* _Text provided_:
■ ■ ■ ■ ■
All talks at Berkeley were on Berkeley time (i.e. they started 10 minutes late).


Tuesday, Sept. 21 -- 740 Evans

11:00-12:30 -- Vector fields on spheres, part 1
The problem of finding the maximal number of linearly independent vector fields on a sphere is fundamental to algebraic topology. Without much background, we'll be able to construct explicit solutions in a pretty neat way, although we won't know that these are really the best possible without using K-theory. A teaser: many of you know and love the hairy ball theorem, which says that for Sn-1 if n is odd then the number is zero; it turns out that if we write n=(2a+1)2b, the number only depends on b!
Aaron Mazel-Gee
references: This talk was developed from the VFOS notes. They are still under construction, but the early parts have been edited.

1:00-3:30 -- K-theory
K-theory is an expansive subject, with lots of subfields; I'll begin by sketching a broad picture, then specialize to the case of topological complex K-theory. We'll construct some relevant classifying spaces and study them using tools from algebraic topology to get a sense of what they look like.
Eric Peterson
references: Lecture notes.
■ ■ ■ ■ ■
* _Exercise directions_: Extend the Berkeley talk schedule above with the next entry, following the format of the previous entries.

* _Given material_:
■ ■ ■ ■ ■
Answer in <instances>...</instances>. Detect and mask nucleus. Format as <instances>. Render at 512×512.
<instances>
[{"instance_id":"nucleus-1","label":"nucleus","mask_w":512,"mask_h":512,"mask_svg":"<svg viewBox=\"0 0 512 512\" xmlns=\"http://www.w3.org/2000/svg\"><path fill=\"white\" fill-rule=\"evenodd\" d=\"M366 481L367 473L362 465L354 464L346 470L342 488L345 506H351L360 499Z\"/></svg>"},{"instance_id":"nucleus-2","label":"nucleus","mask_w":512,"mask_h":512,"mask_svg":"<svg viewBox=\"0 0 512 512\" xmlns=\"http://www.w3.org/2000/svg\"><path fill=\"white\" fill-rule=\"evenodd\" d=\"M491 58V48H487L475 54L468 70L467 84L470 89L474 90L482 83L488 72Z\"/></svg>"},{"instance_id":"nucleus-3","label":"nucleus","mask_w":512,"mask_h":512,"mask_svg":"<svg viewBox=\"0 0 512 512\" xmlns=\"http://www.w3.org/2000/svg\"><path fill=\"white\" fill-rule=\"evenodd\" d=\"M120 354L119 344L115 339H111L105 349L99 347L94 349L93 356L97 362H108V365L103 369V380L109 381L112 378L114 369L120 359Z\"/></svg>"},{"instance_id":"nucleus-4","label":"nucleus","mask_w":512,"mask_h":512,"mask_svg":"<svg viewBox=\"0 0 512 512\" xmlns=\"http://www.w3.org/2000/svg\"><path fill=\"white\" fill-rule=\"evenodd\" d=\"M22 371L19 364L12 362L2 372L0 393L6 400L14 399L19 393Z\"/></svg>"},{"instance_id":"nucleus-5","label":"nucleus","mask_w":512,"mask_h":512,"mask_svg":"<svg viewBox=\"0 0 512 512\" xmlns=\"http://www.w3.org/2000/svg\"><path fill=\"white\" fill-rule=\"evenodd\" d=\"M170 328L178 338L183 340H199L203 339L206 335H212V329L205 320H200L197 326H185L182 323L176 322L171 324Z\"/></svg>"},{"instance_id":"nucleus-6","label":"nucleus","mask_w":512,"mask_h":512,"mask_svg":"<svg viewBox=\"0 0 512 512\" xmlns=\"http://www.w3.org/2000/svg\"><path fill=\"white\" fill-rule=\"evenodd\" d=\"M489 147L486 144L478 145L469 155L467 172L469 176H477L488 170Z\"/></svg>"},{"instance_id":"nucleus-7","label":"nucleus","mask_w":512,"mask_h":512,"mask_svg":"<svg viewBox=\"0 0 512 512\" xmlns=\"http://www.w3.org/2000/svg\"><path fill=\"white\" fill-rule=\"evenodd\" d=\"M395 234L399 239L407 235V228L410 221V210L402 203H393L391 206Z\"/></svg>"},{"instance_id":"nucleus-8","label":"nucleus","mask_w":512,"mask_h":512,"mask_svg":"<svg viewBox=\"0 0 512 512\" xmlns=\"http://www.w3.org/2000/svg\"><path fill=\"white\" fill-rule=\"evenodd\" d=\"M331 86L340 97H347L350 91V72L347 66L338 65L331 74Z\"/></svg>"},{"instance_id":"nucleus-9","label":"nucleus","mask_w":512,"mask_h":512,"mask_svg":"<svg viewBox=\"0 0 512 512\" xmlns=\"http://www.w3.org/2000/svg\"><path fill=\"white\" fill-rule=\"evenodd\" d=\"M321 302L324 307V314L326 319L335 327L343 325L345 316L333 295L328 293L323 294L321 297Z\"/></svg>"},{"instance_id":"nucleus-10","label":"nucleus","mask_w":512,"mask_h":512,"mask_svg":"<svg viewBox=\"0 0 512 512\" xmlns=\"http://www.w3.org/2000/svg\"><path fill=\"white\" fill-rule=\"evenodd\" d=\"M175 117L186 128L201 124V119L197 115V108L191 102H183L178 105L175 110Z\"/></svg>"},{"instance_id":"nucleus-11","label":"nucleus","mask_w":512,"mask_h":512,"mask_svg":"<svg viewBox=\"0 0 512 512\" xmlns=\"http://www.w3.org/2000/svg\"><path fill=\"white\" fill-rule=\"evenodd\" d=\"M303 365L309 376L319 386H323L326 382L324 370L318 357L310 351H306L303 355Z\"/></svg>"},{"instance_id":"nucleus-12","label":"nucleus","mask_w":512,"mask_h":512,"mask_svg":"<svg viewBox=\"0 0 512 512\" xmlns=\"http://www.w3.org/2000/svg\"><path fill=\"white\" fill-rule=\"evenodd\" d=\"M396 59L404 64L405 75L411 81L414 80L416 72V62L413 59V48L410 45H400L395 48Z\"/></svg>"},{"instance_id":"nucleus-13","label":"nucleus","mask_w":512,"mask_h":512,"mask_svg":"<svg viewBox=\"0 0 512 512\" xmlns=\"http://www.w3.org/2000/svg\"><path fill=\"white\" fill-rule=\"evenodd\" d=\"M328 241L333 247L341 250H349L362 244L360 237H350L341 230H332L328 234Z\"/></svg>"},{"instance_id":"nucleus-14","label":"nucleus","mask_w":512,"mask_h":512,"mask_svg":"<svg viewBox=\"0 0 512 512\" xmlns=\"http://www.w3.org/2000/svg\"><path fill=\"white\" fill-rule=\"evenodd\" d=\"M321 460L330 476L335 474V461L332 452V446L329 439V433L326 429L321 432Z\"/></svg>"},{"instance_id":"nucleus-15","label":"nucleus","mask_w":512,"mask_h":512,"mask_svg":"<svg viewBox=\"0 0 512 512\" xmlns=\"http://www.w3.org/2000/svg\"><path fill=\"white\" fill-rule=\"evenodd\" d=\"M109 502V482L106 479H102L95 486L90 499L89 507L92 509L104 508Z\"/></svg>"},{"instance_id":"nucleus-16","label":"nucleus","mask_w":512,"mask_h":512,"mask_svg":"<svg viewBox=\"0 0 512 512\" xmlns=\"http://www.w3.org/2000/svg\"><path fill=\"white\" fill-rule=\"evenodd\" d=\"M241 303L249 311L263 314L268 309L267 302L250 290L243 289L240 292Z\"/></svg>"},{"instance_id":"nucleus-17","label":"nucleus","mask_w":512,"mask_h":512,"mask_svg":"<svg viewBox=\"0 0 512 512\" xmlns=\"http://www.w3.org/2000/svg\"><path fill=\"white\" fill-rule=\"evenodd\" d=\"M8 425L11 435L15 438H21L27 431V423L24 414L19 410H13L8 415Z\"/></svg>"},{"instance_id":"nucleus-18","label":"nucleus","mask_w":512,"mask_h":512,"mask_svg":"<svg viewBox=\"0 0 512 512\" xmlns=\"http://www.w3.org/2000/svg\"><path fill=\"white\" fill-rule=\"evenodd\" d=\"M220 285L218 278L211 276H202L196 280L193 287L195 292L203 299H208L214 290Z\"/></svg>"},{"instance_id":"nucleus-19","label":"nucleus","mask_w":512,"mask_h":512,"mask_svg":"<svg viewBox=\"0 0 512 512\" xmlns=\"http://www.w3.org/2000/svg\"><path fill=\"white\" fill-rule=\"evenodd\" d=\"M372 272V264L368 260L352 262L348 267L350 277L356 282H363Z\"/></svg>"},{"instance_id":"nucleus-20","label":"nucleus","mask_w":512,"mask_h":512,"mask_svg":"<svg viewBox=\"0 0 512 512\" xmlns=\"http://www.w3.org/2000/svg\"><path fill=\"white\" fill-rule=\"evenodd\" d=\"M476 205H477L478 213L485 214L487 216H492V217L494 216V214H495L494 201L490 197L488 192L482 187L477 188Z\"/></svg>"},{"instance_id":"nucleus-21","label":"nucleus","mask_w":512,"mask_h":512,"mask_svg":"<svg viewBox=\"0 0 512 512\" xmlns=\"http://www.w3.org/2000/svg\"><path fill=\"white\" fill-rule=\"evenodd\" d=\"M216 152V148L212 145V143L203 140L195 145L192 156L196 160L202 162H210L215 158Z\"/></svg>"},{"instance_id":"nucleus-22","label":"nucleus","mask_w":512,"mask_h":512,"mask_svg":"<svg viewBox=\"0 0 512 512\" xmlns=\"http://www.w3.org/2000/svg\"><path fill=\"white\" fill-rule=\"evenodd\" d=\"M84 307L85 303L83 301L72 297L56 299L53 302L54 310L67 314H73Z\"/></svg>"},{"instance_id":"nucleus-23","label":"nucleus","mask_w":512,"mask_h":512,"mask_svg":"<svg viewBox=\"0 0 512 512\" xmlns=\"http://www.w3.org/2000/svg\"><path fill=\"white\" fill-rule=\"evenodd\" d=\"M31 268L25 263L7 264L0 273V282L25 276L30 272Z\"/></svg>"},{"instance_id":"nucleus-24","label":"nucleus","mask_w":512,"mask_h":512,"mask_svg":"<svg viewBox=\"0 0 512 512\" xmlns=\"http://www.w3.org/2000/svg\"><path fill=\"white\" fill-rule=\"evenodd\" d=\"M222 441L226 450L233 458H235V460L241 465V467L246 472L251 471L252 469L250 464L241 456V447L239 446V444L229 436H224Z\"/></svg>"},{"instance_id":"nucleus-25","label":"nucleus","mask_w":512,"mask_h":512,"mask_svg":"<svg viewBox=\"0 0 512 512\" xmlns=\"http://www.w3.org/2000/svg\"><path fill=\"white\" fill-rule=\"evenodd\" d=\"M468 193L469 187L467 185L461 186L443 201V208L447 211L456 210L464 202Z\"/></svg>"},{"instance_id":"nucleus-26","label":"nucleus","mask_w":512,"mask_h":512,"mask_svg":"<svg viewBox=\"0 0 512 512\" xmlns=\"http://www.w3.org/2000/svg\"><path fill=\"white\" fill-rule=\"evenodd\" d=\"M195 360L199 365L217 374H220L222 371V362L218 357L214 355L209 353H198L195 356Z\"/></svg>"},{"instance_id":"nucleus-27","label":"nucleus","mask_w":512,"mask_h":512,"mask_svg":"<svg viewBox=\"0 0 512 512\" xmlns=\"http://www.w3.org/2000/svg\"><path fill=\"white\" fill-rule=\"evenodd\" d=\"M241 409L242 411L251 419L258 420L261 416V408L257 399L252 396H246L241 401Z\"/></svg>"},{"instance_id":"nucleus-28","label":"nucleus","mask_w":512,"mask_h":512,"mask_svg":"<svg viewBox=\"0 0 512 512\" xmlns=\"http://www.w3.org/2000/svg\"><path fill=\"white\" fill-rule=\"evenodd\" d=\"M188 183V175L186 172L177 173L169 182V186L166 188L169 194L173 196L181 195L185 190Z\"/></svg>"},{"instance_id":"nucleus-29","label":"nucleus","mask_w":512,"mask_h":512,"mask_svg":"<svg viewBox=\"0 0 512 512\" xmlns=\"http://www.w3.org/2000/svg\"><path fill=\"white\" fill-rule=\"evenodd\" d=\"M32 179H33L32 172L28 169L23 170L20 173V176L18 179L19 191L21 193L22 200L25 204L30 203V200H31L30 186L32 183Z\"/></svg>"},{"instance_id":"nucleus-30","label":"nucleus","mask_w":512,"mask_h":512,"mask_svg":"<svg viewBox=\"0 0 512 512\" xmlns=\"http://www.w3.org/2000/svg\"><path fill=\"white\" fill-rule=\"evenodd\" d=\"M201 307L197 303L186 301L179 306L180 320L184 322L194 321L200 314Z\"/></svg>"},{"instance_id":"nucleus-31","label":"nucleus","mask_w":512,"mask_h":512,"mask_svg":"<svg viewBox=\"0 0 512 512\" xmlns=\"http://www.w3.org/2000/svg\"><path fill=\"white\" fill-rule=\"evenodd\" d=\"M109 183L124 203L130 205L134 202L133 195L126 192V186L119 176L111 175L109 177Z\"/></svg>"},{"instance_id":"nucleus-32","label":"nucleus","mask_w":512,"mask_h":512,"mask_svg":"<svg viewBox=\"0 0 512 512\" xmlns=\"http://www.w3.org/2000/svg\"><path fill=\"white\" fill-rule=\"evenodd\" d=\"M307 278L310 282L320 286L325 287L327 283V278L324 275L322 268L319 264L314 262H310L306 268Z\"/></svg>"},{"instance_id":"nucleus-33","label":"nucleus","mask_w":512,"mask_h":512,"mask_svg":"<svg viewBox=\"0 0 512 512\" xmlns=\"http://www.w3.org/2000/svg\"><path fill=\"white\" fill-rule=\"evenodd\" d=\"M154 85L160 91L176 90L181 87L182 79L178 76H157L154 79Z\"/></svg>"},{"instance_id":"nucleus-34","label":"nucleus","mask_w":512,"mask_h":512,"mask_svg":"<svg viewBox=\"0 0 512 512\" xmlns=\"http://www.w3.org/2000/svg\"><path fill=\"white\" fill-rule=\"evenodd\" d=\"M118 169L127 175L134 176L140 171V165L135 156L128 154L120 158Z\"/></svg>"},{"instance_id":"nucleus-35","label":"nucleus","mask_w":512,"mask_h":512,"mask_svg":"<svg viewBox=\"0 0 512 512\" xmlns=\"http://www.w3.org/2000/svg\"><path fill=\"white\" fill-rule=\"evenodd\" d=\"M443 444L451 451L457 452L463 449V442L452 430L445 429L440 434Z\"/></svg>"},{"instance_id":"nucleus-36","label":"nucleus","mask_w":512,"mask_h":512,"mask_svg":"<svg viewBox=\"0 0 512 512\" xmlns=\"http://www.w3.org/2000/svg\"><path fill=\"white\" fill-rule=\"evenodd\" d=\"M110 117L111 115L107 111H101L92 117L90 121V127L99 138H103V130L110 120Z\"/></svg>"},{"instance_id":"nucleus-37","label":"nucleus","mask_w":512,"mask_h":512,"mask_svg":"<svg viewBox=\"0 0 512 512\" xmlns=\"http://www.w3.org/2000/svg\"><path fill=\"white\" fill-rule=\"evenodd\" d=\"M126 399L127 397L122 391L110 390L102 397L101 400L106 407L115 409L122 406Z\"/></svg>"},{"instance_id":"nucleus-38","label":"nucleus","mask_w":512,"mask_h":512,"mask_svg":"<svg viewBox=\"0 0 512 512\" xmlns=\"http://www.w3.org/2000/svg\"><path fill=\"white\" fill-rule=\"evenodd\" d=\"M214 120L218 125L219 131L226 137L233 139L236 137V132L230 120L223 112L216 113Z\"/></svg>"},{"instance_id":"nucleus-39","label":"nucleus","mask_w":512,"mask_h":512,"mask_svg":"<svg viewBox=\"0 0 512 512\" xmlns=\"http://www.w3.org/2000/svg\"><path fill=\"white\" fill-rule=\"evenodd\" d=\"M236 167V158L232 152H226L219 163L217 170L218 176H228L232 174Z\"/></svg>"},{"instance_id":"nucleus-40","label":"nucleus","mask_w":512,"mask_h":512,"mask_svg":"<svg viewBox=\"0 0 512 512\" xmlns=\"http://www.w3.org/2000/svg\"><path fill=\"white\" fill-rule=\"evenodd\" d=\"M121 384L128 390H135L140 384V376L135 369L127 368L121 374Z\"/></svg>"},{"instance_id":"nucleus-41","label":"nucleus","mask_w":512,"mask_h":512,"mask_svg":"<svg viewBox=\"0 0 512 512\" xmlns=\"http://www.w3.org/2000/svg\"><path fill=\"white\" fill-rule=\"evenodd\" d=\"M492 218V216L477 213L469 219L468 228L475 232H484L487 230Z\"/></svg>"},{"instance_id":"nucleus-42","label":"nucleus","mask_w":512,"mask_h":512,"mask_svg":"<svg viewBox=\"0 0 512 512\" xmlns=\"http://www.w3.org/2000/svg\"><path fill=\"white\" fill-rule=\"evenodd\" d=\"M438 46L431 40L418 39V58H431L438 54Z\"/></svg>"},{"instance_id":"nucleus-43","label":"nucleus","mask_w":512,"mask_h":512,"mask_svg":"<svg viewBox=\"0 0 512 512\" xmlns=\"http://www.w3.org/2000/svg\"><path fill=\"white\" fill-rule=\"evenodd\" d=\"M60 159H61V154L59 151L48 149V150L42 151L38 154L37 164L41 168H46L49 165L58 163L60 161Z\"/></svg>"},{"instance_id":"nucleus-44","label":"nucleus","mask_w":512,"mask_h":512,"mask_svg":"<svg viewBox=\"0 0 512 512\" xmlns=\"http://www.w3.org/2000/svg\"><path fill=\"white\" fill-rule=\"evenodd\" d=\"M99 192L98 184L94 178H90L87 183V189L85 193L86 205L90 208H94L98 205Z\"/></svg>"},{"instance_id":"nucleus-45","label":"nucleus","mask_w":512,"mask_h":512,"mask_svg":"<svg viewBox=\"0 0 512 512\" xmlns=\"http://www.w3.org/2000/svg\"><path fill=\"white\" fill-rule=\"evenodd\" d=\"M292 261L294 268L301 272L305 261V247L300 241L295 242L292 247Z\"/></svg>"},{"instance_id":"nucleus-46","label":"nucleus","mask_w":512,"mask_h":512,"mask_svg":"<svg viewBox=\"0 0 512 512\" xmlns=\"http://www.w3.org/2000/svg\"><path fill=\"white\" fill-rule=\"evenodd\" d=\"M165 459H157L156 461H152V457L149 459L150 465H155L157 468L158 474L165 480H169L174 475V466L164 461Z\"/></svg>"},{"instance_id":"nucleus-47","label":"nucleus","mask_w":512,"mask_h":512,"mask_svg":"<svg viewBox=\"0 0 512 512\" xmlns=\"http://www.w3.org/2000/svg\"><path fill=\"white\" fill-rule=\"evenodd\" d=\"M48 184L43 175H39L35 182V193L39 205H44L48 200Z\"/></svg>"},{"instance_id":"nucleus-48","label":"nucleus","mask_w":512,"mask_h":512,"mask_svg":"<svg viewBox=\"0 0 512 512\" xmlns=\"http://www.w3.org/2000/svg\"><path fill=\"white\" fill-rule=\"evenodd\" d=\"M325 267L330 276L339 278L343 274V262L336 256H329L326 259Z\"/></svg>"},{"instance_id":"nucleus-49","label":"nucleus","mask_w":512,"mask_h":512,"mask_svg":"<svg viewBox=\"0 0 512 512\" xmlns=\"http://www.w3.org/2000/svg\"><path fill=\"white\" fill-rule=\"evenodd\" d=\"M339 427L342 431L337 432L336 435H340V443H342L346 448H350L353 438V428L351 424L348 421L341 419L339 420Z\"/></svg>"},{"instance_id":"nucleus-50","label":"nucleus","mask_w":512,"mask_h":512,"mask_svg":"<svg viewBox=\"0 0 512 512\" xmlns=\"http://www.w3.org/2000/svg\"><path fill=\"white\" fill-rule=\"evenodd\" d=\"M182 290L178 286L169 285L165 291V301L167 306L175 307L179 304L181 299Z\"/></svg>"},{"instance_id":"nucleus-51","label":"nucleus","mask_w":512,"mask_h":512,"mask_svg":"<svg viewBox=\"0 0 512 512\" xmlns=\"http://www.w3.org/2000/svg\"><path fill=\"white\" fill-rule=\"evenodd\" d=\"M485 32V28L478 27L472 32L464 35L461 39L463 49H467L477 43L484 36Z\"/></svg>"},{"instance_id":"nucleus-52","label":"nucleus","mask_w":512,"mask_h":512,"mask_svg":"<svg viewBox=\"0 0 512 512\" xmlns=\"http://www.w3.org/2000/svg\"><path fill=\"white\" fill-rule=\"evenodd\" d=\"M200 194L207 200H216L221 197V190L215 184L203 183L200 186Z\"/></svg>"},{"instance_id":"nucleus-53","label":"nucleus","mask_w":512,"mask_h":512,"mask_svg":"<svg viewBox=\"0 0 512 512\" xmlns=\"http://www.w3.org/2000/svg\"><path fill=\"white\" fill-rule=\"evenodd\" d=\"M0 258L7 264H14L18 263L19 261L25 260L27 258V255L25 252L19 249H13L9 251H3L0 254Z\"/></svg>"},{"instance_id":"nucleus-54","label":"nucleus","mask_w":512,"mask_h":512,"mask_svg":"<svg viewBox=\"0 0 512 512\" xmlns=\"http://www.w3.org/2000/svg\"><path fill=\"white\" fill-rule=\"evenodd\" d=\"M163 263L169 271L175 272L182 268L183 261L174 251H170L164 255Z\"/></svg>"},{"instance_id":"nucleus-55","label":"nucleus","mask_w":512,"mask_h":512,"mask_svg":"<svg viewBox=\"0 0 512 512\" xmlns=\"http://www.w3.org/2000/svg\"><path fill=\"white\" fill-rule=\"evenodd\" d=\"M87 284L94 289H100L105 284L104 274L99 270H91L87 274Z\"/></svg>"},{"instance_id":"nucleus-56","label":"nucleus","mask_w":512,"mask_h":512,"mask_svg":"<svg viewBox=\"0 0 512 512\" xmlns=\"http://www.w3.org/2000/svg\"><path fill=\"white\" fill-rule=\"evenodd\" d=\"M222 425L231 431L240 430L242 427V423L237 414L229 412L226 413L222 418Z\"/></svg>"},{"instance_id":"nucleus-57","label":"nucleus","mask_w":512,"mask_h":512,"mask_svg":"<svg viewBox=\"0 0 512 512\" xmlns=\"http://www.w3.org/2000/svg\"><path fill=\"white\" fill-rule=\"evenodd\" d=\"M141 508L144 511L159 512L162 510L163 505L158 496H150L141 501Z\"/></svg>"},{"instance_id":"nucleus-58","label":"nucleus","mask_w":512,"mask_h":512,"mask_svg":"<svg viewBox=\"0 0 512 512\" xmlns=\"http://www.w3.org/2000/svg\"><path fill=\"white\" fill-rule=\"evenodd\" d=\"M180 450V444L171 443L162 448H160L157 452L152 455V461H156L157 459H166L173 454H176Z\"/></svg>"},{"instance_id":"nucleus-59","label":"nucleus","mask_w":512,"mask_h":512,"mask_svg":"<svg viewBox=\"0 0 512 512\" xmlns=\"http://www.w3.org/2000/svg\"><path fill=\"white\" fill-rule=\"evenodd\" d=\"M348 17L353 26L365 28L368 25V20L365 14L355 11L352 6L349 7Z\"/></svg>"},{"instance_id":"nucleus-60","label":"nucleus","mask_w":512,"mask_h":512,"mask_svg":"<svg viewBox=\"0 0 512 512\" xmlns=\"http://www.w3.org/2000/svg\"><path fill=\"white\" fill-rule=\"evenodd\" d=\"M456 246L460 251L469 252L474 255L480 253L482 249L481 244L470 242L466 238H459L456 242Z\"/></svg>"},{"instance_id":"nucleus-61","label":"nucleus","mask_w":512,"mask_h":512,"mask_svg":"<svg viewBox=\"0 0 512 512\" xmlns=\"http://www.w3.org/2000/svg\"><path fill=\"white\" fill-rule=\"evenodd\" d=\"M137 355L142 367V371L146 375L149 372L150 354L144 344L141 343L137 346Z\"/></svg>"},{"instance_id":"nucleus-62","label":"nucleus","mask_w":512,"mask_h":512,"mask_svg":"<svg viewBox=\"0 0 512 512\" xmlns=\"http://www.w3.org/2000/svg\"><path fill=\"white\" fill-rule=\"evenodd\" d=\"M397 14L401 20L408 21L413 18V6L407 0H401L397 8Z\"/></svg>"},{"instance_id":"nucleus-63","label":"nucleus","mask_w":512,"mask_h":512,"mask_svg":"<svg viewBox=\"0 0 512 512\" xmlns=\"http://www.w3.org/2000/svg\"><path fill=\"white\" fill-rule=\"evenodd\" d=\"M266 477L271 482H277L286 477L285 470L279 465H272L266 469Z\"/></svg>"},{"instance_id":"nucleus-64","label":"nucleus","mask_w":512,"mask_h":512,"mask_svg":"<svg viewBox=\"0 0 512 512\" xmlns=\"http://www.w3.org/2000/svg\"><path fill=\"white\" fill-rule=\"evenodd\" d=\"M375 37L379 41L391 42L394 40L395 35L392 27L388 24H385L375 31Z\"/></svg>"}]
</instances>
■ ■ ■ ■ ■
* _Written answer_:
Tuesday, Sept. 28 -- 939 Evans (note room change)

11:00-12:00 -- The Steenrod algebra and its applications, part 1 (and Vector fields on spheres, part 2)
Cohomology is a more powerful invariant than homology. One major reason is that the cohomology groups of a space can be made into a graded ring using the cup product, and induced maps on cohomology must then be ring homomorphisms. However, there is even more structure around. In a series of talks, we'll explore one very important such structure, the action of cohomology operations known as "Steenrod squares". In this first talk, we'll introduce the Steenrod squares, discuss their basic properties, and deduce as a nice little consequence that if the sphere Sn-1 is parallelizable then n=2k. In the longer run, we'll use the Steenrod algebra to compute some homotopy groups of spheres; this is a central and notoriously difficult problem in algebraic topology. The end goal will be to present the Adams spectral sequence, a vital tool which (roughly) computes the homotopy classes of maps from a space X to a space Y.
Aaron Mazel-Gee
references: Mosher & Tangora, Cohomology Operations and Applications to Homotopy Theory. Lectures notes. A short note outlining a geometric interpretation of the squares.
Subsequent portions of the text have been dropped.